• **WORK TASK A**
Using the interview on Iran's nuclear program, explain in one to three sentences why Kelanic is cautious about assessments of the U.S. strikes.
• **WORK TASK B**
Reproduce the interview on Iran's nuclear program word for word from "great power politics, and" up to and including "claimed they did.".

• **PASSAGE FOR REVIEW**
*** Block opens ***
Pages

28 July 2025

Iran’s Nuclear Program Has Survived

Michael Young

Diwan, a blog from the Carnegie Endowment for International Peace’s Middle East Program and the Malcolm H. Kerr Carnegie Middle East Center, draws on Carnegie scholars to provide insight into and analysis of the region. Learn More Rosemary Kelanic is director of the Middle East Program at Defense Priorities, a think tank that promotes a foreign policy prioritizing restraint, diplomacy, and free trade to ensure U.S. security. Kelanic publishes widely on energy security, 

great power politics, and U.S. grand strategy in the Middle East. She is the author of Black Gold and Blackmail: Oil and Great Power Politics (Cornell University Press, 2020), and has co-edited, with Charles L. Glaser, Crude Strategy: Rethinking the U.S. Military Commitment to Defend Persian Gulf Oil (Georgetown University Press, 2016). Diwan interviewed Kelanic earlier this week to discuss her publicly expressed scepticism that the recent U.S. attacks against Iranian nuclear facilities did the damage that President Donald Trump and officials in his administration have claimed they did.

Michael Young: You have just been cited in a New York Times article suggesting that the U.S. bombing of nuclear facilities in Iran last month was more successful than initially believed. In your remarks, however, you sounded a cautionary note about this assessment. Can I ask you to explain your reasoning?Rosemary Kelanic: The assessments focus on the three big sites that the United States hit: Fordow, Natanz, and Isfahan. And while those sites are important, they are not the be-all and end-all of Iran’s nuclear program.

 Iran has been enriching uranium for over 20 years, and its capabilities are entirely indigenous, meaning that it manufactures its own centrifuges and other critical equipment. It has produced an entire generation of nuclear scientists and technicians, numbering in the thousands, that understands the technology and can rebuild what was damaged. The Iranian nuclear complex is sprawling and includes many additional sites beyond Fordow, Natanz, and Isfahan that were not hit by airstrikes. Focusing too much on the fate of the big three risks being unable to distinguish the forest from the trees. And the forest is this: Iran has the knowledge to rebuild what was destroyed, probably within months.
*** Block closes ***
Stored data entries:
*** Block opens ***
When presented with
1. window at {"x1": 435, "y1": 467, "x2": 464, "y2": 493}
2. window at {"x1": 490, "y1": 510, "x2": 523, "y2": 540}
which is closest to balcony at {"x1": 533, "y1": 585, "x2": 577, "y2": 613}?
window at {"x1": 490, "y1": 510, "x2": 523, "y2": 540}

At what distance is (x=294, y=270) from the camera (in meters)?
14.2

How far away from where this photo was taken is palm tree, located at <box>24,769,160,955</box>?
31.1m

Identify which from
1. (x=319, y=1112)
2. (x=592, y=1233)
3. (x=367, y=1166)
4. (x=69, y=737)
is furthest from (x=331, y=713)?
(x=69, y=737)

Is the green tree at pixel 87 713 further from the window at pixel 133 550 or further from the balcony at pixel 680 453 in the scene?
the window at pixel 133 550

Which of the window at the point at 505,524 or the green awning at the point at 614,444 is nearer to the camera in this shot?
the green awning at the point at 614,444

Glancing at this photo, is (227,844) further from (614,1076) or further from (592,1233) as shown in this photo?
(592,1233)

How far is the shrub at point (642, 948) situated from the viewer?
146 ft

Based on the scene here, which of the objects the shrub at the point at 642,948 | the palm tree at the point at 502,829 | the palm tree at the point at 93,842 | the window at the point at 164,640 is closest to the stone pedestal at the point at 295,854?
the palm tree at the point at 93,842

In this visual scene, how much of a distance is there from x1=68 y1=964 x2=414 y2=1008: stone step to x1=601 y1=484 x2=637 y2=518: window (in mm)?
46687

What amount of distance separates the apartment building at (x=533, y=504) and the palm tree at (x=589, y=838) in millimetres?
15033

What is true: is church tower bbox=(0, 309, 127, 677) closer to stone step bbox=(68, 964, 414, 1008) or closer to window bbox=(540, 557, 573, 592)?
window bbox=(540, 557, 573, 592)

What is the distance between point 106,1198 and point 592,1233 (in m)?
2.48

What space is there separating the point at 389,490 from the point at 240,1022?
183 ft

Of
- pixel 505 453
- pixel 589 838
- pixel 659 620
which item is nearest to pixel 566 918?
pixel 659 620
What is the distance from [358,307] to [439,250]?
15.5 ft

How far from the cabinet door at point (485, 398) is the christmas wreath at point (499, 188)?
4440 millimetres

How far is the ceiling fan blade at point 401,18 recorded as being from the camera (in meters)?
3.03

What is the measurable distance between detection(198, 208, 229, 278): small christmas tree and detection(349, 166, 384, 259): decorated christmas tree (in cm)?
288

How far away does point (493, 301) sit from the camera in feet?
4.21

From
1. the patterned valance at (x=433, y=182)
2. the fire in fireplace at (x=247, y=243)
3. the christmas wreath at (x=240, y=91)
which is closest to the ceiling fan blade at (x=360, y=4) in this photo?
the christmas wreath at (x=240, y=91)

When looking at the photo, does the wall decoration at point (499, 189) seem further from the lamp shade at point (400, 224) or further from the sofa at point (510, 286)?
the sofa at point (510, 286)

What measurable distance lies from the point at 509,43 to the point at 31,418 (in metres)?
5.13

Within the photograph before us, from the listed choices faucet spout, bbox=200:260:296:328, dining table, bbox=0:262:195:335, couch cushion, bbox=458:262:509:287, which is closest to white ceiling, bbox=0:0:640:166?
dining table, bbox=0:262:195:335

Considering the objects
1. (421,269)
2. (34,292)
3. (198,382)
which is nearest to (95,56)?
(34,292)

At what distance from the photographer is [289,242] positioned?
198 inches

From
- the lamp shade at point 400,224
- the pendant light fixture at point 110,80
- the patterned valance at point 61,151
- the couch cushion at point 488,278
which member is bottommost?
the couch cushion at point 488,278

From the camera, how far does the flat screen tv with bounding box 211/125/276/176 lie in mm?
*** Block closes ***
• **TASK RESPONSE A**
The assessments focus only on Fordow, Natanz, and Isfahan, which are not the whole of Iran's nuclear program. Iran makes its own centrifuges and critical equipment, has thousands of trained nuclear scientists and technicians, and has many other sites that were not hit. So it has the knowledge to rebuild what was destroyed, probably within months.

• **TASK RESPONSE B**
great power politics, and U.S. grand strategy in the Middle East. She is the author of Black Gold and Blackmail: Oil and Great Power Politics (Cornell University Press, 2020), and has co-edited, with Charles L. Glaser, Crude Strategy: Rethinking the U.S. Military Commitment to Defend Persian Gulf Oil (Georgetown University Press, 2016). Diwan interviewed Kelanic earlier this week to discuss her publicly expressed scepticism that the recent U.S. attacks against Iranian nuclear facilities did the damage that President Donald Trump and officials in his administration have claimed they did.